Trois Suédois au barrage !
Premier à repartir, Daisuke Fukushima a logiquement assuré un double sans-faute sur Chanyon. Espérant sûrement que ses adversaires iraient à la faute, le Japonais s’est finalement contenté d’une très belle sixième place. Sacré en 1932 à Los Angeles sur Uranus, Takeichi Nishi restera le seul Japonais médaillé en équitation dans l’histoire des Jeux. Dans la foulée, Malin Baryard-Johnsson, la première des trois représentants de la Suède, nation créditée d’un superbe carton plein cet après-midi, a abaissé le chrono de référence de trois secondes pile avec la très bondissante H&M Indiana; un temps qui n’offrira que la cinquième place à cette cavalière d’exception. Peder Fredricson, médaillé d’argent il y a cinq ans, a alors signé un barrage au cordeau et dans un beau galop, abaissant encore le temps à battre de près de trois secondes. L’or semblait alors se rapprocher pour les champions d’Europe de 2017, mais il restait encore deux candidats parmi les plus dangereux dans cet exercice.
Le rectangle de Baji Koen a d’abord accueilli Explosion W, alezan auquel on n’a jamais su trouver de défaut et qui a fait l’objet fin 2019 de l’une des plus grosses transactions de l’histoire du jumping, à la faveur de son rachat par Charlotte Rossetter et Pamela Wright à la famille Moffitt. Ben Maher, qui avait un peu craqué en finale des championnats d’Europe Longines de Rotterdam il y a deux ans, non sans repartir avec la médaille d’argent, comme en 2013 à Herning avec la grande Cella, a cette fois produit un parcours limpide, suivant un train et un tracé irréprochables. Cette fois, la messe était dite. Quant au Suédois Henrik von Eckermann, très facile au premier tour, il n’a pas trouvé toutes les meilleures distances avec King Edward, finissant quatrième. Enfin, Maikel van der Vleuten, qu’on n’imaginait pas forcément aussi fort avec Beauville, a joué crânement sa chance, et il en a été récompensé en arrachant une médaille de bronze presque inespérée sur le papier et salvatrice pour l’équitation néerlandaise, qui semblait partie pour rentrer bredouille du Japon.
Dans ce sport si indécis, rares sont les favoris concrétisant pleinement les espoirs placés en eux, qui plus est aux Jeux olympiques, rendez-vous ô combien singulier. “Je ne sais pas si Explosion deviendra aussi légendaire qu’Hickstead ou Casall, mais peu de chevaux sont capables d’accomplir ce qu’il a réalisé en même pas deux ans”, avait déclaré Ben Maher au printemps 2020. “Il est déjà en bonne voie pour marquer l’histoire.
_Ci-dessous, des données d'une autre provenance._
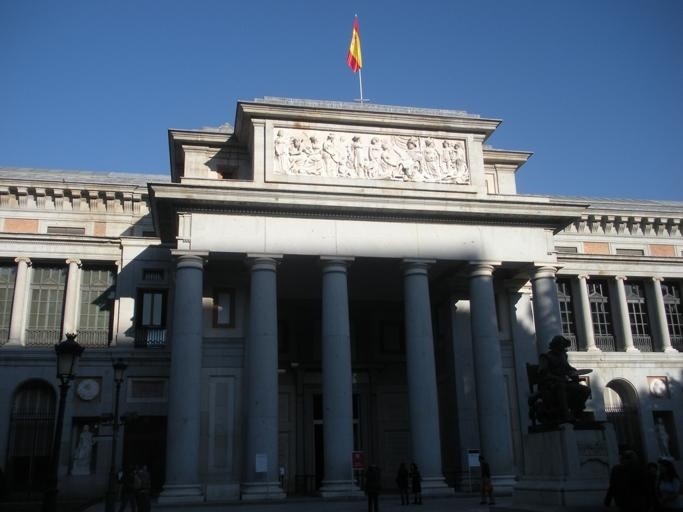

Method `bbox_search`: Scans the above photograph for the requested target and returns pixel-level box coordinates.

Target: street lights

Il lui faudrait une médaille d’or pour compléter son palmarès, ce qui est sans aucun doute dans ses cordes”, avait-il ajouté. C’est désormais chose faite. Dans ce sport de dévouement, de passion et de patience, plus rares encore sont les couples à rééditer une performance olympique. Depuis l’Italien Tommaso Lequio di Assaba et Trebecco, médaillés d’or en 1920 à Anvers puis d’argent en 1924 à Paris, aucune paire n’était parvenue à se hisser deux fois sur le podium individuel. Aussi, la seconde médaille d’argent remportée par le cavalier d’acier et son génial petit cheval wallon doit-elle susciter l’admiration de tous.
Ainsi s’achève le premier acte du saut d’obstacles. Rendez-vous demain pour la seconde visite vétérinaire, puis vendredi pour la qualificative par équipes.